One Chain to Rule Them All: Can Solana Alone Support Wall Street's Demands?
Anza's Max Resnick and Electric Capital's Ren debate Solana's readiness to replace Wall Street infrastructure at Breakpoint 2025
The SEC chairman recently suggested all U.S. stocks could be on-chain within a couple of years. That's $68 trillion of assets potentially looking for a blockchain home. At Breakpoint 2025, two industry heavyweights squared off in a rapid-fire debate: Is Solana ready to become that home today, or does the network need more time to mature before handling Wall Street's full weight?
Summary
Max Resnick from Anza, which develops the Agave client for Solana, argued forcefully that Solana is ready now. He pointed to the network achieving 100,000 transactions per second on mainnet this year—not in a white paper or testnet, but in actual production. Meanwhile, Ren from Electric Capital, a longtime Solana investor, played devil's advocate, arguing that while Solana is the leading contender for institutional adoption, the network isn't quite ready as of December 2025.
The debate cut to the heart of crypto's most ambitious promise: can a decentralized blockchain actually replace the complex web of intermediaries, clearinghouses, custodians, and settlement systems that currently power global financial markets? Max painted the current Wall Street infrastructure as hopelessly outdated—a maze of underwriters, lawyers, central depositories, custodians, sub-custodians, and transfer agents that still settles trades on a T+1 cycle. On Solana, he argued, you can issue, trade, and settle in "T+1 millisecond, not T+1 day."
Ren countered with practical concerns: NASDAQ handles millions of messages per second at peak load, and NYSE processes trillions of messages daily. Even stripping away limit orders and focusing only on settlements, Solana remains "orders of magnitude away" from matching that capacity. He also raised concerns about security audits, the tension between legal and cryptographic finality, and the laws of physics making it challenging to serve globally distributed markets from a single-leader network.
Both speakers found common ground on one crucial point: Solana is the leading blockchain for this future. The disagreement centered on timing—with Max arguing the infrastructure is ready today, and Ren suggesting full readiness might take until "our children or our children's children" see it fully realized, though 90% could happen on one chain eventually.
Key Points:
Solana's Current Technical Capabilities
Max Resnick made bold claims about Solana's readiness, citing the network's achievement of 100,000 transactions per second on mainnet this year. This wasn't a theoretical benchmark or testnet number—it was real production traffic. When issues arose during this peak load, they were fixed immediately afterward, demonstrating the network's ability to recover and improve. Max also pointed to the evolution of Solana's proprietary AMMs, which are currently doing three times the volume of Binance on SOL/USD trading pairs.
The argument extends beyond raw throughput to market structure efficiency. Max contended that traditional finance's transaction volumes are artificially inflated by outdated market designs. Central limit order books with price-time priority force participants to constantly cancel and replace orders to maintain priority—something that wouldn't be necessary in Solana's AMM-based architecture, where a single oracle update can accomplish what would require hundreds of transactions on Wall Street.

◆ Prompt A: Duplicate the entries from the line containing "How far does" through the end of the entries, keeping every line the same.

◆ Data to use:
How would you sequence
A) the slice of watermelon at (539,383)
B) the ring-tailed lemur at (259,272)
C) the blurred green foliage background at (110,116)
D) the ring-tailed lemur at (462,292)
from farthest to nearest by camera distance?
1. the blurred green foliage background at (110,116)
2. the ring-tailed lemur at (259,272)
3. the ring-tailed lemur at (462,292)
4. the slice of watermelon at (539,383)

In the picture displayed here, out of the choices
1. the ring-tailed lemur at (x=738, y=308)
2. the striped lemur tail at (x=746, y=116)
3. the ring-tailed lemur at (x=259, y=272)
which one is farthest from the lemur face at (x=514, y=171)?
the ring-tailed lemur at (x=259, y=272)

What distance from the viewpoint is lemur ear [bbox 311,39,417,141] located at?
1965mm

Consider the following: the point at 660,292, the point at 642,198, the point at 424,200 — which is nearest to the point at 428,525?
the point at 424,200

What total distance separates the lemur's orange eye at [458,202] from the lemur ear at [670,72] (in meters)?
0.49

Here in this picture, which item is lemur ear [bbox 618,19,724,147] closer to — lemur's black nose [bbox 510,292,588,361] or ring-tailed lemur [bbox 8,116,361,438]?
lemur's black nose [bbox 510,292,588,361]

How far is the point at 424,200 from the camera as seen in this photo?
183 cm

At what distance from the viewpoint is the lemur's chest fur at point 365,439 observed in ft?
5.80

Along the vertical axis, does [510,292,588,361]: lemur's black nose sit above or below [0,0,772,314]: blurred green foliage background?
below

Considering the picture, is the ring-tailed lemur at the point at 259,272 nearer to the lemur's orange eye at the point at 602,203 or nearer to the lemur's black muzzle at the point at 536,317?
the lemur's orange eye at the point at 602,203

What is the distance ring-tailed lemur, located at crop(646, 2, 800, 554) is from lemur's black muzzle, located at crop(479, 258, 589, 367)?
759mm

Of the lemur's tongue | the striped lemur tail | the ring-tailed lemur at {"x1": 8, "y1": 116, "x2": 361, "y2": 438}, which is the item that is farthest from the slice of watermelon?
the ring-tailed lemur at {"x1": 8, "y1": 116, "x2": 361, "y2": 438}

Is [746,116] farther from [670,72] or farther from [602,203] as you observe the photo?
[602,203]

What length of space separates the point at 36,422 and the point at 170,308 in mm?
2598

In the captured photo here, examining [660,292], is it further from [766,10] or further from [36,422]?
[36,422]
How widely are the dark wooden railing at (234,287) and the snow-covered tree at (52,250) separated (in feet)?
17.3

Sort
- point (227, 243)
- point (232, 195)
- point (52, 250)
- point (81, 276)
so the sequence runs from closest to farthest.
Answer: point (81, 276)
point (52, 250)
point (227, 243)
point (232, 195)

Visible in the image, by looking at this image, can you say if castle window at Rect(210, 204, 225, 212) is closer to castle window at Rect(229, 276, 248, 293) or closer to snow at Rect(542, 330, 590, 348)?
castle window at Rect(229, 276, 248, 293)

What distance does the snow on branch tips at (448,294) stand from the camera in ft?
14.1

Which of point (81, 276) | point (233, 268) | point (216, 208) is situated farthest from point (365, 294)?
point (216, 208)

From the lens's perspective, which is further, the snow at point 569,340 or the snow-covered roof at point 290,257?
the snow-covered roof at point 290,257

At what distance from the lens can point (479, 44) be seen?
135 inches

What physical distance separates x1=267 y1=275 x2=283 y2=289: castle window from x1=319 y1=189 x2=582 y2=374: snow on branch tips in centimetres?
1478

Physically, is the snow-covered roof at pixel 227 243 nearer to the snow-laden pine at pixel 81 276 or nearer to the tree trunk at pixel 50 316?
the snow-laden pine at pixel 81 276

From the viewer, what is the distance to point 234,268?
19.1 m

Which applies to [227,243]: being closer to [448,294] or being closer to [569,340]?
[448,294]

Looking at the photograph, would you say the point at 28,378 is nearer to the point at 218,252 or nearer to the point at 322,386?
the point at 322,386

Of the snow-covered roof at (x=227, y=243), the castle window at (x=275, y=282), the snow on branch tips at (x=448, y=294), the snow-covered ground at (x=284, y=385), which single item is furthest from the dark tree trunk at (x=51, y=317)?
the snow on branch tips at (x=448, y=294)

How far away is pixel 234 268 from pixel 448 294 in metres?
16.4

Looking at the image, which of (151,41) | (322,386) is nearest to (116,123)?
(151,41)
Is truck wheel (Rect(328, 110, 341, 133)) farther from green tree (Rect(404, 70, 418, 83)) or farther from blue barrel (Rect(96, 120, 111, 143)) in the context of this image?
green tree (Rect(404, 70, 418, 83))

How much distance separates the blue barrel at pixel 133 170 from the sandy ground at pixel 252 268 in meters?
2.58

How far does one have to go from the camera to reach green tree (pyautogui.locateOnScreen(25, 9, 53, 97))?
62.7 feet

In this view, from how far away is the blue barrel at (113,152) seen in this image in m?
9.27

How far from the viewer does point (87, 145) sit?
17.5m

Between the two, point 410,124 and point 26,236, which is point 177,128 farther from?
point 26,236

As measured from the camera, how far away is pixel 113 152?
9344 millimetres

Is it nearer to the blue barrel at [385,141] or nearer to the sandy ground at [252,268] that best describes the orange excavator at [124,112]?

◆ Prompt B: Set down the stretch of the Solana debate article from "Both speakers found" through "one chain eventually.", word for word.

◆ Output A:
How far does one have to go from the camera to reach green tree (pyautogui.locateOnScreen(25, 9, 53, 97))?
62.7 feet

In this view, from how far away is the blue barrel at (113,152) seen in this image in m?
9.27

How far from the viewer does point (87, 145) sit?
17.5m

Between the two, point 410,124 and point 26,236, which is point 177,128 farther from?
point 26,236

As measured from the camera, how far away is pixel 113 152?
9344 millimetres

Is it nearer to the blue barrel at [385,141] or nearer to the sandy ground at [252,268] that best describes the orange excavator at [124,112]?

◆ Output B:
Both speakers found common ground on one crucial point: Solana is the leading blockchain for this future. The disagreement centered on timing—with Max arguing the infrastructure is ready today, and Ren suggesting full readiness might take until "our children or our children's children" see it fully realized, though 90% could happen on one chain eventually.